Why English is Such a Mess: Part Six, The Vikings

Clearly, This Guy is not a Real Viking
Why is dough pronounced doe and tough pronounced tuff?  Why is it one mouse, two mice, but not one house, two hice?  Why isn't one grain of rice, a rouse?  Why do people say, "Pardon my French," when they swear?  Why is Leicester pronounced Lester?  Why is it wrong to carelessly split an infinitive and why can't we use no double negatives?  In short, why is the English language such a mess?  Over the next few blogs I will explore this question.

There are a lot of misconceptions about Vikings.  People think they were a bunch of blood-thirsty marauders who wore helmets with horns and went around raping and pillaging.  The time has come to put a stop to this nonsense.  The Vikings did not wear helmets with horns.  If you think Vikings had helmets with horns, you're just living in a fool's paradise.

When it came to the other stuff, the Vikings were all over it: raping wives and daughters, burning crops, and carrying off livestock - and any other permutation of the preceding nouns and verbs you care to name.  One thing the Vikings loved was a good monastery.  A monastery was like ice cream to Vikings, especially if it had priceless works of religious art and stuff.
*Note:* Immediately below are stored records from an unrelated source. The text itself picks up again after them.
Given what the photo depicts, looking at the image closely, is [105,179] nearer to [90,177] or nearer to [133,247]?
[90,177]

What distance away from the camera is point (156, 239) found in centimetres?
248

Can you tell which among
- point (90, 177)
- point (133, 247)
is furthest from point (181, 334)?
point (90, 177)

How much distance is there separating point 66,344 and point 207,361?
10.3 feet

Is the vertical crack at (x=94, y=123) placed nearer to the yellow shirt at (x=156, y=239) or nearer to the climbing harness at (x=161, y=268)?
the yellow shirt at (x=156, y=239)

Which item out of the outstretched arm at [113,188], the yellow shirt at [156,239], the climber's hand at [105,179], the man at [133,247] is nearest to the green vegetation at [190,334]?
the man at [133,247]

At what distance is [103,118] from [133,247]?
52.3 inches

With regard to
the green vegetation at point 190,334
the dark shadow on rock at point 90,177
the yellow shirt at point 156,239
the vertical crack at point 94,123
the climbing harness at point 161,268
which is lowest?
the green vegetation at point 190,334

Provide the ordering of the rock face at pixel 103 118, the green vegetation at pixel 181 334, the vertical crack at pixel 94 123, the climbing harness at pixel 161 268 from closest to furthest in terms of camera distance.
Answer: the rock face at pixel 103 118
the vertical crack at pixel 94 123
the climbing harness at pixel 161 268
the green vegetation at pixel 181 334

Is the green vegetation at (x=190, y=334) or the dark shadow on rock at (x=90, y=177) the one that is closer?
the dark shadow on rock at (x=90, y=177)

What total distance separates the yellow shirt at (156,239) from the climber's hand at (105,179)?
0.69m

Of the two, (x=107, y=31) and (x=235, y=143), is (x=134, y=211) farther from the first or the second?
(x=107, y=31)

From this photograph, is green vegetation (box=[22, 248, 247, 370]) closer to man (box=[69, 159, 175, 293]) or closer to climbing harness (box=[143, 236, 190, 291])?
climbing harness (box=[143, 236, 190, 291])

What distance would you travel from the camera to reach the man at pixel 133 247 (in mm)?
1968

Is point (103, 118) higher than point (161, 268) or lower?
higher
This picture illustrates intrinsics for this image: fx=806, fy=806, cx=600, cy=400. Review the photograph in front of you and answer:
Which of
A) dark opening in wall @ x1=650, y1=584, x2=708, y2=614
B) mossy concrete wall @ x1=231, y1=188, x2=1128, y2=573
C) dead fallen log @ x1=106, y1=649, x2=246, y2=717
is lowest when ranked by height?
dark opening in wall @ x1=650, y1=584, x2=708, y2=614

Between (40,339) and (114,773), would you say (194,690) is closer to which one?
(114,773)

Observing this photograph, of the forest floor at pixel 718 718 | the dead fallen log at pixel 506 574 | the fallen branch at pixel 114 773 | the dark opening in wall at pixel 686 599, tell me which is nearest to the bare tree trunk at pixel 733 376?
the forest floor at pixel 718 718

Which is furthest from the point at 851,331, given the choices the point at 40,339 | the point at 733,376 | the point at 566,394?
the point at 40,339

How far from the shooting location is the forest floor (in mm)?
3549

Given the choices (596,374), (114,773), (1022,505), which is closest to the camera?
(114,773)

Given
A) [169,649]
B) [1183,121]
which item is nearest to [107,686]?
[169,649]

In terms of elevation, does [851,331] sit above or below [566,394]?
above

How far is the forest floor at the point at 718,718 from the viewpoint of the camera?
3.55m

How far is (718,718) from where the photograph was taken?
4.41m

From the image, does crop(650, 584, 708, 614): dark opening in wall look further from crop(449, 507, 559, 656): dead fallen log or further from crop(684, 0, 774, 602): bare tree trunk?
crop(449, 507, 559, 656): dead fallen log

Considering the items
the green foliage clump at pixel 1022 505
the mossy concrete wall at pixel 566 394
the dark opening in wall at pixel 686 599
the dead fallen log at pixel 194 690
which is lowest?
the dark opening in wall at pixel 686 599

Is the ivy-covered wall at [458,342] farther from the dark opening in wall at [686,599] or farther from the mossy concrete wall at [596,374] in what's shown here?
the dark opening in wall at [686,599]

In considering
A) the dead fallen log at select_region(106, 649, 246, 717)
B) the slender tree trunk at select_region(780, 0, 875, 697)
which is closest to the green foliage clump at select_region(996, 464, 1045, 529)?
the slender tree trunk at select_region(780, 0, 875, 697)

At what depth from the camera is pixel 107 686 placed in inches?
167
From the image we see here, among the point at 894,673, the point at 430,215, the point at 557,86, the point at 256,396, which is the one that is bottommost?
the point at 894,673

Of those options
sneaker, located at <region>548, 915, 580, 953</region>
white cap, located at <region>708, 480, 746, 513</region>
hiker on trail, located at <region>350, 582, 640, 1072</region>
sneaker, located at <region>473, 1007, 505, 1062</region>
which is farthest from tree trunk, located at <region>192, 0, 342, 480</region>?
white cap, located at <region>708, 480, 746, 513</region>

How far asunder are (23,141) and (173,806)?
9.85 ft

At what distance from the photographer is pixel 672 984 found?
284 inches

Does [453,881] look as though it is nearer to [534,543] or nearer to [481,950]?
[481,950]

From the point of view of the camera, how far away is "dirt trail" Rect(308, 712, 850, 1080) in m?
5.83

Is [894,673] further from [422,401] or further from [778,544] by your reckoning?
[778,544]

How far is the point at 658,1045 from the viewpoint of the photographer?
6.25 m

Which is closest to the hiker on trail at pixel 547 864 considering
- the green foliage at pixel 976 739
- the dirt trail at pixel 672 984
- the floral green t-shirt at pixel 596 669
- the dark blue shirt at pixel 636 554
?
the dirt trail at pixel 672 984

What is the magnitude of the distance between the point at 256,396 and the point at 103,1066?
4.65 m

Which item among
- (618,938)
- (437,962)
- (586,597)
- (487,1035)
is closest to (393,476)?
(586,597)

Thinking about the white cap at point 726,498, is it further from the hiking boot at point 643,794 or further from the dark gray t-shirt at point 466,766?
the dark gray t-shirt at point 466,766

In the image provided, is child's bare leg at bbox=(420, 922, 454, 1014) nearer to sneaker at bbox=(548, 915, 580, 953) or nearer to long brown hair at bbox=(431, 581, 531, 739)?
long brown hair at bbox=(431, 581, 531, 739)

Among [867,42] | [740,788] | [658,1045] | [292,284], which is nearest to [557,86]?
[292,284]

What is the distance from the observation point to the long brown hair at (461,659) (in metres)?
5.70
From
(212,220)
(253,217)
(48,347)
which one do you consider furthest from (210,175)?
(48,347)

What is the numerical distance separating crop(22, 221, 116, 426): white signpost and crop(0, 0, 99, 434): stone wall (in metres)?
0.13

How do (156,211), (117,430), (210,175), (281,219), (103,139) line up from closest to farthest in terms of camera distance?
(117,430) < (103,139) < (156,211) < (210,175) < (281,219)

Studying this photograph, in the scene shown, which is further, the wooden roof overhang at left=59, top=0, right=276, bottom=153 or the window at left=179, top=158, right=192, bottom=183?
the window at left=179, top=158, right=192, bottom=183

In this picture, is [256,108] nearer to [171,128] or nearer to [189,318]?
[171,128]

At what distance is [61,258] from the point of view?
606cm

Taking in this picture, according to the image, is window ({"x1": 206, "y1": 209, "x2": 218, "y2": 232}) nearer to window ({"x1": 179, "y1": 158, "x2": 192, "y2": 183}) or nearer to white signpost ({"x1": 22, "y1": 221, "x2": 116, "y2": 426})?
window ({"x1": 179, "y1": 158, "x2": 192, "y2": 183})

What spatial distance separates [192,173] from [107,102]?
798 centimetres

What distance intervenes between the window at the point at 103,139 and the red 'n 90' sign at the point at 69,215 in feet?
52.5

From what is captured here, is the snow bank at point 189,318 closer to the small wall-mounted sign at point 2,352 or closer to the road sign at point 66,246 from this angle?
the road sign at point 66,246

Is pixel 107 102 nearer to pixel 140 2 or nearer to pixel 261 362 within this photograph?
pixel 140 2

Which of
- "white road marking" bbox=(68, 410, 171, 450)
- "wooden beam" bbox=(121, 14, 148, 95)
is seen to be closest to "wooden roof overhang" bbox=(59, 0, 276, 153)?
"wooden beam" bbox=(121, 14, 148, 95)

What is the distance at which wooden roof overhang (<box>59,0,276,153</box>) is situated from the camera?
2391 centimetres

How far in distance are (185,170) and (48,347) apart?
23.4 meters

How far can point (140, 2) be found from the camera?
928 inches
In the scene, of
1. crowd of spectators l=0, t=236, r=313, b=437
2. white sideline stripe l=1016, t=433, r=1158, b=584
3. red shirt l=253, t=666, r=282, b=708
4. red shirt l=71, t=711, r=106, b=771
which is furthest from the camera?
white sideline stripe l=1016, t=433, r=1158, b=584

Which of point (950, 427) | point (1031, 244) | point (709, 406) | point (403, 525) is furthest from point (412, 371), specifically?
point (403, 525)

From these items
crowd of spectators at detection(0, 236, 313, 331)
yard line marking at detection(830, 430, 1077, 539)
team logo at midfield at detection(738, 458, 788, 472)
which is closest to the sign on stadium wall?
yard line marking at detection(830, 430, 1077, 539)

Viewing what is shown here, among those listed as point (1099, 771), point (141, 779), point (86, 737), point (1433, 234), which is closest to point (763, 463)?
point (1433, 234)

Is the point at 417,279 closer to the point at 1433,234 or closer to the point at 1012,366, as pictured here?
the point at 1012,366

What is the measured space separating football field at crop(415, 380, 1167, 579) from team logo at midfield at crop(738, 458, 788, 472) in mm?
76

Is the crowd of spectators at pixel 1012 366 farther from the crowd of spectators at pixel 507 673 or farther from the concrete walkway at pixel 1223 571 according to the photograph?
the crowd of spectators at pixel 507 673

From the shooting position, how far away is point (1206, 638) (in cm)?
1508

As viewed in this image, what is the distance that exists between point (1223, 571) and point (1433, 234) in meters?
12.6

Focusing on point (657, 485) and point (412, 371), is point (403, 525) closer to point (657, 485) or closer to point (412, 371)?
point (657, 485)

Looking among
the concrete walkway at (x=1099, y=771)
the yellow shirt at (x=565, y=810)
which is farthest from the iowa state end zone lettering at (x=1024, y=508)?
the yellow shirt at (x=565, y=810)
Rape and pillage is all well and good, but sooner or later, you want a regular job.  The Vikings eventually decided instead of raping other men's wives and daughters and stealing their crops and livestock, they'd just move in, have their own wives and daughters, crops and livestock, and thereby cut out the middleman.  After this, they stopped being Vikings and began being Danes.


When the Danes started moving in, it was a good thing and a bad thing.  It was a bad thing if you happened to occupy the real estate they had an eye on, but it was a good thing because it was marginally better being neighbor to a Dane than an out-an-out Viking.  With a Dane, you could hope to reason with him.  You could say more than, "Take my wife, please, but don't stab me with that... arggghhh."  The catch is, if you were going to talk with a Vik- excuse me, Dane, you had to be able to talk.


What the Danes spoke was Old Norse, only, naturally, they didn't call it that, and I don't know what they did call it, so don't ask.  The catch was, Old Norse was very, very similar to Old English, but not exactly.  Think of a Mexican talking to a Brazilian, something like that.  You can make yourself understood provided you aren't too persnickety about grammar.  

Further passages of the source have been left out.